Data shown
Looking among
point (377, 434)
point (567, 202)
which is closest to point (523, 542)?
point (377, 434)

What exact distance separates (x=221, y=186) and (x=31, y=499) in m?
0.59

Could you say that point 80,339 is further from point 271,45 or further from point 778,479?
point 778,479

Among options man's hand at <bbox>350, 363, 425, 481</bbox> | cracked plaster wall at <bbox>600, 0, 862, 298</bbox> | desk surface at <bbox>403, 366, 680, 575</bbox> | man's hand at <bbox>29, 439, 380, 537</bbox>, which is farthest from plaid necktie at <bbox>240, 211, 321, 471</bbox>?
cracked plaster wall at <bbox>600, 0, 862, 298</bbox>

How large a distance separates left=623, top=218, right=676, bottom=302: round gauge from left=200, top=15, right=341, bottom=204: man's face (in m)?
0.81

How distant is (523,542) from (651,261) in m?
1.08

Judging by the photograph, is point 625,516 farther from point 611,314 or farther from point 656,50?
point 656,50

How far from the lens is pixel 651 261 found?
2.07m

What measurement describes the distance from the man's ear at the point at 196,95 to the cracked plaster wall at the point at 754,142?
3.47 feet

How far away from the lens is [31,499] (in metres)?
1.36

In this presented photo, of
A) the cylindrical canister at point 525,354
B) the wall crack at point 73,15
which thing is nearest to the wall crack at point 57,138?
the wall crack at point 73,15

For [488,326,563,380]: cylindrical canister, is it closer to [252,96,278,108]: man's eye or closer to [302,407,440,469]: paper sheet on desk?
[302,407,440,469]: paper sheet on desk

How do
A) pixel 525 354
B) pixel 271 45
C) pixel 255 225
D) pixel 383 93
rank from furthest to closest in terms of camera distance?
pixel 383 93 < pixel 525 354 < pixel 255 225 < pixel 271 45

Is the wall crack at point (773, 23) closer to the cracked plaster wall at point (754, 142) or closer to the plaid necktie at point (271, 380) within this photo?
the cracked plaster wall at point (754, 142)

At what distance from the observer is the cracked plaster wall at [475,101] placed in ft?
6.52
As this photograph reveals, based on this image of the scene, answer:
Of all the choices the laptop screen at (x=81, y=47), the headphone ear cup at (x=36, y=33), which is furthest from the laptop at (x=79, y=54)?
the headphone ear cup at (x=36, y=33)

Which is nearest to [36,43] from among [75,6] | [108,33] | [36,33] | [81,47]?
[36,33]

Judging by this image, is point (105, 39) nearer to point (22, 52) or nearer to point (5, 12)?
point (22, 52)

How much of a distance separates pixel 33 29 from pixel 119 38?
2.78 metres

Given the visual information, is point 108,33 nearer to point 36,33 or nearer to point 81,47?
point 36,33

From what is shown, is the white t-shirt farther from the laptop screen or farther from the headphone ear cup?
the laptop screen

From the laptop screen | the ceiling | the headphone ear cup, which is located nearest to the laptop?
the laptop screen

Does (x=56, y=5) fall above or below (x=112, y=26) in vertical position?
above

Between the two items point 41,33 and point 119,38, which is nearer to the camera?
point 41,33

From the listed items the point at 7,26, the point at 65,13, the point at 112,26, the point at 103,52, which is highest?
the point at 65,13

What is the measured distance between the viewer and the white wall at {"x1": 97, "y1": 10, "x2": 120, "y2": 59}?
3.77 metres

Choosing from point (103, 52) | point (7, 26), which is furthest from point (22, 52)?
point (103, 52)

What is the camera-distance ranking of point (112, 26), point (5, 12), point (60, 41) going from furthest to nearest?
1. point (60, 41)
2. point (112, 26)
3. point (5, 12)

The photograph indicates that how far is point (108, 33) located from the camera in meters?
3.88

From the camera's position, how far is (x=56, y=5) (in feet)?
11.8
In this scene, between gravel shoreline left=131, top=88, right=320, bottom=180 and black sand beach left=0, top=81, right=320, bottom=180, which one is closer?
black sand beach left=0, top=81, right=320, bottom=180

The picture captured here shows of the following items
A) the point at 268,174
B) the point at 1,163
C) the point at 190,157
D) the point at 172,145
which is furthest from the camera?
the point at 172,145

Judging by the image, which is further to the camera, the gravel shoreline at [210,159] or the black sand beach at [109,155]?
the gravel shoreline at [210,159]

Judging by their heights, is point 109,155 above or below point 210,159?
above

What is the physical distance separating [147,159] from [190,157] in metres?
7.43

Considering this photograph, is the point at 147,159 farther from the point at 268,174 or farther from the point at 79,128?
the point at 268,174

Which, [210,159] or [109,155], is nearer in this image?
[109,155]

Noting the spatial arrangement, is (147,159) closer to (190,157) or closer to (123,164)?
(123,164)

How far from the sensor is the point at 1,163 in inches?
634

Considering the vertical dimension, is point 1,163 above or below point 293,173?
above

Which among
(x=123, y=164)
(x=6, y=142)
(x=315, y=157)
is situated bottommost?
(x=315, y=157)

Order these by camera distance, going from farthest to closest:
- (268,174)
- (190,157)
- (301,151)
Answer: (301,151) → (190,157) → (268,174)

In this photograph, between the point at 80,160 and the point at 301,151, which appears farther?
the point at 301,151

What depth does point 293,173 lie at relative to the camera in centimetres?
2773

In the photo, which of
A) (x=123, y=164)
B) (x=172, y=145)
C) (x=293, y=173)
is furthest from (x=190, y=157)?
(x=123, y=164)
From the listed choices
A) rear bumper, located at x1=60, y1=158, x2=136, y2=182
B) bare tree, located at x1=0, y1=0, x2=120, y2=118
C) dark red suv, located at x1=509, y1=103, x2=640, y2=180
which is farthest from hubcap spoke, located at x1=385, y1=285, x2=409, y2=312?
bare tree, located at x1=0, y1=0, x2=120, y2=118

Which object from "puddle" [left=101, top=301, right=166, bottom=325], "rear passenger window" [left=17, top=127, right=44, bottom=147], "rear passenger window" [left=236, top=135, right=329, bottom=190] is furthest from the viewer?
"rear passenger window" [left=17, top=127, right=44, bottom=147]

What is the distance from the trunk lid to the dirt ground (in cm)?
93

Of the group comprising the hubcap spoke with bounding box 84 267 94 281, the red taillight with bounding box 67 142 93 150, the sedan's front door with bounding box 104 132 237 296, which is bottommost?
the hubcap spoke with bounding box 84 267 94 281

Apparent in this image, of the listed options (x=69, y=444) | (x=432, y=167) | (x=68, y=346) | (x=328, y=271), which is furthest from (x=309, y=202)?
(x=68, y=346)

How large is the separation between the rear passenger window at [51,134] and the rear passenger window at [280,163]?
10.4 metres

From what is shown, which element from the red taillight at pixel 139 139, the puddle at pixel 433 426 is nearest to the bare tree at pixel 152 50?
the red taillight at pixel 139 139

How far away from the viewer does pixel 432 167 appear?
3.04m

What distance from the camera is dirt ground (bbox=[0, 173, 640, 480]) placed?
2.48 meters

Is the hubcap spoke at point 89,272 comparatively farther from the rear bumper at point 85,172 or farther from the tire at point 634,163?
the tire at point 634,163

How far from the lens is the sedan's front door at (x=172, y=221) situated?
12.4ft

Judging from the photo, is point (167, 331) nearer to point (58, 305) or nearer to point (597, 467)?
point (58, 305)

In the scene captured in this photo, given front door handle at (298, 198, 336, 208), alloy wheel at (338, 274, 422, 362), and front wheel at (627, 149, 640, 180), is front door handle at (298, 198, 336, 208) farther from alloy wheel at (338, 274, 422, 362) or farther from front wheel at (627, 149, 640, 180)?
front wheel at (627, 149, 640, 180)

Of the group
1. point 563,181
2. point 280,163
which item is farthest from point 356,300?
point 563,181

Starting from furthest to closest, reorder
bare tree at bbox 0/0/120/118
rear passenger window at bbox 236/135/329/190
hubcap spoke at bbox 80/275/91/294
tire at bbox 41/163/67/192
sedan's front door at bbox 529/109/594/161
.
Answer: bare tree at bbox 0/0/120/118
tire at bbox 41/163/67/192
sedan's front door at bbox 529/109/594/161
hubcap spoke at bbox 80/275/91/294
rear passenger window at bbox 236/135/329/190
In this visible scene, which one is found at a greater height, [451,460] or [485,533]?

Set problem
Copy exactly, word for word, the line with "Starting from furthest to closest, reorder" through the final line of the listing.

Answer below
Starting from furthest to closest, reorder
bare tree at bbox 0/0/120/118
rear passenger window at bbox 236/135/329/190
hubcap spoke at bbox 80/275/91/294
tire at bbox 41/163/67/192
sedan's front door at bbox 529/109/594/161
.
Answer: bare tree at bbox 0/0/120/118
tire at bbox 41/163/67/192
sedan's front door at bbox 529/109/594/161
hubcap spoke at bbox 80/275/91/294
rear passenger window at bbox 236/135/329/190
In this visible scene, which one is found at a greater height, [451,460] or [485,533]?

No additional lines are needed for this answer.